● Text to read
# # # # #

# Range or 9 holes



## golfermatt91 (Jul 14, 2006)

If you have the option to go to the range or play 9 or 18 holes... Chose to play the holes because all though the driving range is lots of practice playing is the best practice you can get... just a tip... thats how you get better out on the course.


----------



## Foster4 (May 2, 2007)

I disagree...I think your concept of practice seems to fall inbetween the 2 choices of course and driving range. But why can't asking questions reading talking about golf etc not be practice. And its no ones call to say the course is better then the range. This has been a heated debate with golfers over all the years and still is. It depends on what kind of person you are and will determine which one you choose.

However i try to keep it very balanced. The practice range/putting green/chipping green is like a tune up for the course. I practice shots i wanna be able to hit on the course. I practive my fundamentals and my swing and make sure i have all the kinks out. 

After i am done I like to take it to the course and put what i practiced to play. Then my play will reflect what i need to do back on the range then i practice it again then put it back in play on the course. Its like a cycle, and something will always need work.

But yes i understand wat you mean. This is a debate about if on the spur of the moment wat would you choose. Probably playing 9 holes. But alot of ppl would say practice. I have try to condition myself so that if i know i need to work on a particular part of my game i will practice so yes its a split decision where as it use to be a no brainer. 

And with the world being so busy most ppl don't want to or can't be tied down for a 2 hr 9 hole round.


----------



## golfermatt91 (Jul 14, 2006)

This is a debate and I see your side of it to but the course is actual playing conditions that you encounter unlike the range where you dont have good yardage markers etc..


----------



## stevel1017 (Apr 30, 2007)

I think it is very much situation and player dependant. I'm one of those who actually likes hitting balls. If I need to work on something, I head to the range, and after I have worked on it, I like to take it to the course and see how well it took.
Last night was a good example. I went to the range for 2 hrs. I could have played, but felt my time would be better served working on my 3/4 wedges.
But I know lots of guys who don't like to hit balls, and they work their issues out on the course. What ever works best for you.


----------



## golf fanatic 57 (Apr 4, 2007)

I prefer the course to the range because I have a little slice. I have noticed that when I'm on the range, because of the open area, I tend to slice more. When I'm on the course, it is more narrow. Therefore, I am more focused on driving the ball down the fairway. Just my two cents.


----------



## KLBOWRX (Jun 21, 2007)

This is a very personalized situation, I was well work my issues out on the range and then take is out on the course, I dont see a reason to take my game out there if its weak. The range is to practice and fine tune your self, the course IMHO is a place to take what you have practice from the range and put it into action


----------



## beachbuzzard (Jun 14, 2007)

# # # # #

● Short task
Answer these questions using the golf practice thread.
1. What did stevel1017 work on during the range session the night before?
2. Which shot flaw does golf fanatic 57 say gets worse on the range?
3. According to Foster4, how long does a 9-hole round take?

● Dataset
# # # # #

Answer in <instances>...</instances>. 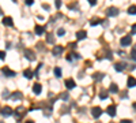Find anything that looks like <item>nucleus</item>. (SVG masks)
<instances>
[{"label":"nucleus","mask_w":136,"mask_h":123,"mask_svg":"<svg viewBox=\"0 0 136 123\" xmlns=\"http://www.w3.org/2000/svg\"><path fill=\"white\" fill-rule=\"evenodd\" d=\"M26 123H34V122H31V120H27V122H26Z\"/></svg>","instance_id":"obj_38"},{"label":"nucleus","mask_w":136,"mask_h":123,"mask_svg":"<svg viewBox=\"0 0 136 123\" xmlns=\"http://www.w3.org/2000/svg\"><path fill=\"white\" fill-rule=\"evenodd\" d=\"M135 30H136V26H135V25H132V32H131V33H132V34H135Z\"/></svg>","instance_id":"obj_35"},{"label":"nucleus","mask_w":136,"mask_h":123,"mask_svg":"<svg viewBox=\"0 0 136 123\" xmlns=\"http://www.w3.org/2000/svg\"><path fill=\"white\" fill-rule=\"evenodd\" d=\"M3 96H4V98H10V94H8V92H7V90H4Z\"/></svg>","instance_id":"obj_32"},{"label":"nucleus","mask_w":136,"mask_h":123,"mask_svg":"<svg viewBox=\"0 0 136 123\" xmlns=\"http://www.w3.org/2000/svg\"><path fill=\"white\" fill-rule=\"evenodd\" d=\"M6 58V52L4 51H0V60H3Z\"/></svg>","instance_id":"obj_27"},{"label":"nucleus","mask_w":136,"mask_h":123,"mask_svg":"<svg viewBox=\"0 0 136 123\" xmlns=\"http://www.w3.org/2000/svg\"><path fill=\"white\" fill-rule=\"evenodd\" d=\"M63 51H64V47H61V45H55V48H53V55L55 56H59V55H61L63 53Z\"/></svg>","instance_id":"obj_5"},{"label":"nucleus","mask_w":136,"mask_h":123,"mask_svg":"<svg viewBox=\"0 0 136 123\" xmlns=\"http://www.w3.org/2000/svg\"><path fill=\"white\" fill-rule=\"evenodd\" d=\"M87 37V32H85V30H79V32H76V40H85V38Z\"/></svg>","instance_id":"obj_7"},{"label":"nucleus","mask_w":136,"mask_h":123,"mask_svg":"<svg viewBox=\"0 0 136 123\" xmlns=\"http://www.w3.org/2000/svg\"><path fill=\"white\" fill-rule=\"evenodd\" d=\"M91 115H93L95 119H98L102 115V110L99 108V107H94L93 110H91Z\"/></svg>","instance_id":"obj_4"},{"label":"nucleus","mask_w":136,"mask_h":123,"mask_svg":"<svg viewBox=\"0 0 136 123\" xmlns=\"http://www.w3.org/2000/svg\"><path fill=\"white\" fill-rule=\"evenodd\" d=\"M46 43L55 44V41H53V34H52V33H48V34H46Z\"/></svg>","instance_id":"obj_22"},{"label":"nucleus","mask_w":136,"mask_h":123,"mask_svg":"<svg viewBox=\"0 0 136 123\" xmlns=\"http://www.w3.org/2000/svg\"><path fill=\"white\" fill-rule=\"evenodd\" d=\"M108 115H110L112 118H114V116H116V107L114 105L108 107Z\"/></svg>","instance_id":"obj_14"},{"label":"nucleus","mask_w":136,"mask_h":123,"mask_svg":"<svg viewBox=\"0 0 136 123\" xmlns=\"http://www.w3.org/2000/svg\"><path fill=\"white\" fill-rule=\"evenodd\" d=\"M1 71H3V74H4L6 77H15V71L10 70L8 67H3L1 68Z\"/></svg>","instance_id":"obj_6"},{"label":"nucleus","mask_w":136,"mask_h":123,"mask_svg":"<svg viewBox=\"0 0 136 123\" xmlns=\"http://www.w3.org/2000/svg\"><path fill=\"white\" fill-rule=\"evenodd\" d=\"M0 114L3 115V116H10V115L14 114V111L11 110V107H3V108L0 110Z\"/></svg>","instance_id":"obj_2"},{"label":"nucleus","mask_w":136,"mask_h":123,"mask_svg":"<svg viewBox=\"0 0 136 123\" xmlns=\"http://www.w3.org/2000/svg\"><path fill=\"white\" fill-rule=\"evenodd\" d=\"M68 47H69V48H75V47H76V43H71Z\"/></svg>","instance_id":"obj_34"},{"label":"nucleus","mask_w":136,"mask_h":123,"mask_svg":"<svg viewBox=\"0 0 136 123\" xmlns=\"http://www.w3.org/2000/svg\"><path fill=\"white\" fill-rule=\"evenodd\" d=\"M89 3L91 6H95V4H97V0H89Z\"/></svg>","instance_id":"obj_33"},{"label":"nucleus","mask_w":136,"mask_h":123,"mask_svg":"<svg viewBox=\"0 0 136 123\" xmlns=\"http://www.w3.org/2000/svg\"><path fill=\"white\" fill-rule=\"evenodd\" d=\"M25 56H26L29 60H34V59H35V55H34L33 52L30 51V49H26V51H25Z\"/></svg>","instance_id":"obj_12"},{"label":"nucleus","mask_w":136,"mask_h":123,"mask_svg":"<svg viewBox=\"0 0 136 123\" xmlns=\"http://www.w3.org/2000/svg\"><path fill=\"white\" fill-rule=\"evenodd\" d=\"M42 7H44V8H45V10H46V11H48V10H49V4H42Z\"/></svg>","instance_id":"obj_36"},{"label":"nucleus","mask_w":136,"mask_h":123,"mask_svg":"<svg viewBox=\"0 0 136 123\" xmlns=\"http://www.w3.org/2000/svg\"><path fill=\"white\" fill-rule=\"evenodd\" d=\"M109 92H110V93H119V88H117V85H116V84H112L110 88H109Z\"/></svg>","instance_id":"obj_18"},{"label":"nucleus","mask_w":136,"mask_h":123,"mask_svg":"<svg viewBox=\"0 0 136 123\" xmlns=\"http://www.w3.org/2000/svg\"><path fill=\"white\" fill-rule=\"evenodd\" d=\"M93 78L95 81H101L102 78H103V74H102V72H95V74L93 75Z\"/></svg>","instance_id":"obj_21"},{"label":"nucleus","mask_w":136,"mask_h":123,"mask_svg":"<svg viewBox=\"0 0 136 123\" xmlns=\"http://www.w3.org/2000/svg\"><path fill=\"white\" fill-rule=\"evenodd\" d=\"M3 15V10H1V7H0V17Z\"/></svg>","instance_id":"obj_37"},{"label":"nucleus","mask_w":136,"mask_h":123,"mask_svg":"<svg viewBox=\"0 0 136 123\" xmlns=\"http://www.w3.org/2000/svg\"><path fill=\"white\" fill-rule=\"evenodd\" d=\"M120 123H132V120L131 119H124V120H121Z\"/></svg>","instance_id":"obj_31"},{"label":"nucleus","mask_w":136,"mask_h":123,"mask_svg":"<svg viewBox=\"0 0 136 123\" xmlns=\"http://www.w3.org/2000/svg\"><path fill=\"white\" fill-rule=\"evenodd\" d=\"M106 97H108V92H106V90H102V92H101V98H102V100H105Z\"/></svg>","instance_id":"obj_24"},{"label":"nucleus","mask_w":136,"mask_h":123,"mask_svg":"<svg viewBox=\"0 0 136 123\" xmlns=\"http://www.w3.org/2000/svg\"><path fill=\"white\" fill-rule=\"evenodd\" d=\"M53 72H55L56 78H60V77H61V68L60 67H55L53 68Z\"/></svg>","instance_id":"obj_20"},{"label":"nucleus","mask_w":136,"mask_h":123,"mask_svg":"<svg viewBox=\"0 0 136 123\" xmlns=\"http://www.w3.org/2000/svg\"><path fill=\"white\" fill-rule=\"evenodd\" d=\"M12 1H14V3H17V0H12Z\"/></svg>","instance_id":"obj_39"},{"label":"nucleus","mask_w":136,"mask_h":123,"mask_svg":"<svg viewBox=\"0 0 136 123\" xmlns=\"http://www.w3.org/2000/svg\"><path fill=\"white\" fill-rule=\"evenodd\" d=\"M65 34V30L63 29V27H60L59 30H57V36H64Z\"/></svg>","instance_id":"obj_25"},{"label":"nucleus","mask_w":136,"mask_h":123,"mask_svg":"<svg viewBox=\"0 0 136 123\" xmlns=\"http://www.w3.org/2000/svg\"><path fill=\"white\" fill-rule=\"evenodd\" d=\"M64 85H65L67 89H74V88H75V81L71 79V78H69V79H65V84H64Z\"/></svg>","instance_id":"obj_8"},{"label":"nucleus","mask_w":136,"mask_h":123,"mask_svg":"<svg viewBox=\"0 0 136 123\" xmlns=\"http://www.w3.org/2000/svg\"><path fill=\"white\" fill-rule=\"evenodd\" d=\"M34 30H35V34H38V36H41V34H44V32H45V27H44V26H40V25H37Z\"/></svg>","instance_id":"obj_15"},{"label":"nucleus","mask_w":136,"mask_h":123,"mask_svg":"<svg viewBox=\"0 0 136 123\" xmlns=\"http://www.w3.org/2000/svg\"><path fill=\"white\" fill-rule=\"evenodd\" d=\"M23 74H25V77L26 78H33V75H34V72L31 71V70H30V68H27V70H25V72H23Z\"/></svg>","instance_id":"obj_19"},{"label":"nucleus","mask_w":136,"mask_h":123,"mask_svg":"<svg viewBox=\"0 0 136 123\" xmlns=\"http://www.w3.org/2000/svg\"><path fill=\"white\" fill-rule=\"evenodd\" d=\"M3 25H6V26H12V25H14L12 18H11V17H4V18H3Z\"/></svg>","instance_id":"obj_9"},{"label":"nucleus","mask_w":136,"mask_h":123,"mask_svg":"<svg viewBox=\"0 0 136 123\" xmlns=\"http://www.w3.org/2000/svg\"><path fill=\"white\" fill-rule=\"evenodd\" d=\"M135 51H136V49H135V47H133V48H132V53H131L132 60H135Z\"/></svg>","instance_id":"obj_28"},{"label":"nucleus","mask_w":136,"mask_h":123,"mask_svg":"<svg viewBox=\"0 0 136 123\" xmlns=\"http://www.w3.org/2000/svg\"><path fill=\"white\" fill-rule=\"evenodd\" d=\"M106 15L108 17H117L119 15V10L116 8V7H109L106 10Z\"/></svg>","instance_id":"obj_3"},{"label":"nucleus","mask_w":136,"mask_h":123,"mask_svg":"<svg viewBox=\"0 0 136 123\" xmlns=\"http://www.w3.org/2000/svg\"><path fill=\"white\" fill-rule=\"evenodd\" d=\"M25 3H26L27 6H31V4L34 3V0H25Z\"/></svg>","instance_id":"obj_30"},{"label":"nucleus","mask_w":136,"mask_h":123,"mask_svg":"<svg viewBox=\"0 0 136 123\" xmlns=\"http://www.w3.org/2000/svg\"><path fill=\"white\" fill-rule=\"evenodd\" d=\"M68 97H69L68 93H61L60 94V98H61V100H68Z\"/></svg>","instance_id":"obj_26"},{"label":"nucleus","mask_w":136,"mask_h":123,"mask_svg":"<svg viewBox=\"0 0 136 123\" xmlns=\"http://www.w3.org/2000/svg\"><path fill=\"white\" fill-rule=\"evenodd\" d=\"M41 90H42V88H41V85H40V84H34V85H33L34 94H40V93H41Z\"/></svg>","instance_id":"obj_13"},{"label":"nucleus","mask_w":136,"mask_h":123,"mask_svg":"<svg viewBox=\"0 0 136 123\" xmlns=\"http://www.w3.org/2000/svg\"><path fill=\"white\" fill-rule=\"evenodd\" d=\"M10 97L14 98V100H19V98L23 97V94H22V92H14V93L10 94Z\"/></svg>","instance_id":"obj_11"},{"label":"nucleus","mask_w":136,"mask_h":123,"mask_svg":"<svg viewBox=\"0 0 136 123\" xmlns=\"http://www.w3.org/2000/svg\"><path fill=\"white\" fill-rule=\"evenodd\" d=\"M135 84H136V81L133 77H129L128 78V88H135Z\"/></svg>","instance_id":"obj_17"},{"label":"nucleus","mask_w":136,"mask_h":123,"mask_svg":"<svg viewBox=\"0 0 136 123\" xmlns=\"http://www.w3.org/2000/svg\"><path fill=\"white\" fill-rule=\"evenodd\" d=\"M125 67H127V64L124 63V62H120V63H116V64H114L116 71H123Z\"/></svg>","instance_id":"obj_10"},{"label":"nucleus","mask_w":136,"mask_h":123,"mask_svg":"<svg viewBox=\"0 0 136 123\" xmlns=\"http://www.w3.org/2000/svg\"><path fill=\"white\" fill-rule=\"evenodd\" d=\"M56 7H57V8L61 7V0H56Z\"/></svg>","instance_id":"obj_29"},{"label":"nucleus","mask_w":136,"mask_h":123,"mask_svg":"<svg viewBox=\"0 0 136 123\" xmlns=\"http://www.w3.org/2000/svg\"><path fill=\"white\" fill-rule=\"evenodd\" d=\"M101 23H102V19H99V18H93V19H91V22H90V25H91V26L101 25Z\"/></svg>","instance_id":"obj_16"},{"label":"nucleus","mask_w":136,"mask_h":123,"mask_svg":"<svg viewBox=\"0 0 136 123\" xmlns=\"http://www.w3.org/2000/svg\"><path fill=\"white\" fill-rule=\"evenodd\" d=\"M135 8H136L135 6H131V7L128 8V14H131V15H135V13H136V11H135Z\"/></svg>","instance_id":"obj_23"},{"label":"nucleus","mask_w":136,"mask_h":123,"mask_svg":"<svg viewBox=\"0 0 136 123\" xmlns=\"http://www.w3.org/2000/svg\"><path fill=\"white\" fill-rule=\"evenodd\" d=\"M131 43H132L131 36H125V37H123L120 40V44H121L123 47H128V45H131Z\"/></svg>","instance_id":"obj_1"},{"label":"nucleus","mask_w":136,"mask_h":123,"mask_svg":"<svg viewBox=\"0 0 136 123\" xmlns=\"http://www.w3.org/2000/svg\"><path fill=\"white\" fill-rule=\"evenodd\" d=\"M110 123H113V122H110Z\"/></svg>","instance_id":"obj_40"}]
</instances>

# # # # #

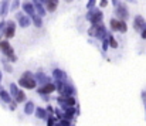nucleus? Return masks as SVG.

# # # # #

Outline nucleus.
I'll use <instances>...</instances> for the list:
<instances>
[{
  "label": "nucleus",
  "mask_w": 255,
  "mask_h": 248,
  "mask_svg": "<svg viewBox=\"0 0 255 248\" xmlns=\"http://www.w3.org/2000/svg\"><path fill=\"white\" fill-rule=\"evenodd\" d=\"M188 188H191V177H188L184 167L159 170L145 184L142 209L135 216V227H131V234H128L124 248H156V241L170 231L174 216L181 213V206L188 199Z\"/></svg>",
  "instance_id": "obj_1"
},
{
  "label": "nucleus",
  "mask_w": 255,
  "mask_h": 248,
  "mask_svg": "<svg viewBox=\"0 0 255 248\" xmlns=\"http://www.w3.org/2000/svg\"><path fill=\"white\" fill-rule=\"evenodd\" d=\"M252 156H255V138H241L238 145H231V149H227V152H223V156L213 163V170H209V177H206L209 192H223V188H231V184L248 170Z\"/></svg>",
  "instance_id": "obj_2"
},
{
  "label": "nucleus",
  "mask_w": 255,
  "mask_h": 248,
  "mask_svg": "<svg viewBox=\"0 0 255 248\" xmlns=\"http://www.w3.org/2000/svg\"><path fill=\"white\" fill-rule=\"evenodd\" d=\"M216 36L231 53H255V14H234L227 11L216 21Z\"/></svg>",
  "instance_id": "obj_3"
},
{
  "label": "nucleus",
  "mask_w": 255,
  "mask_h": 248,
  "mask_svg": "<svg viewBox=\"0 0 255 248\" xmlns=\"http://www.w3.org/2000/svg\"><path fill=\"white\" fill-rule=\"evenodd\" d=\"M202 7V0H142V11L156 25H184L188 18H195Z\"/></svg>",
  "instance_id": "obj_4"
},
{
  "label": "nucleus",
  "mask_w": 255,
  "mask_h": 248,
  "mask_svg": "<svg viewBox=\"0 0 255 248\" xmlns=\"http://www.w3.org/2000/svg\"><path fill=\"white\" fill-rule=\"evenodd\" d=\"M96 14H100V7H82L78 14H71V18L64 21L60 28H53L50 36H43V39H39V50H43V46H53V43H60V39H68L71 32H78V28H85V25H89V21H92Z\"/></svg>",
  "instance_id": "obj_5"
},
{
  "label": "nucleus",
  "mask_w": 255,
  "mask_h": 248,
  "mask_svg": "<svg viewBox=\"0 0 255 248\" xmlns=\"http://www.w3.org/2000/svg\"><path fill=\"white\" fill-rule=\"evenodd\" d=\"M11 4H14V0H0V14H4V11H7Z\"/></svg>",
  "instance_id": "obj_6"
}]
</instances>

# # # # #

● Response to the task
1. 3/4 wedges
2. A slice
3. 2 hours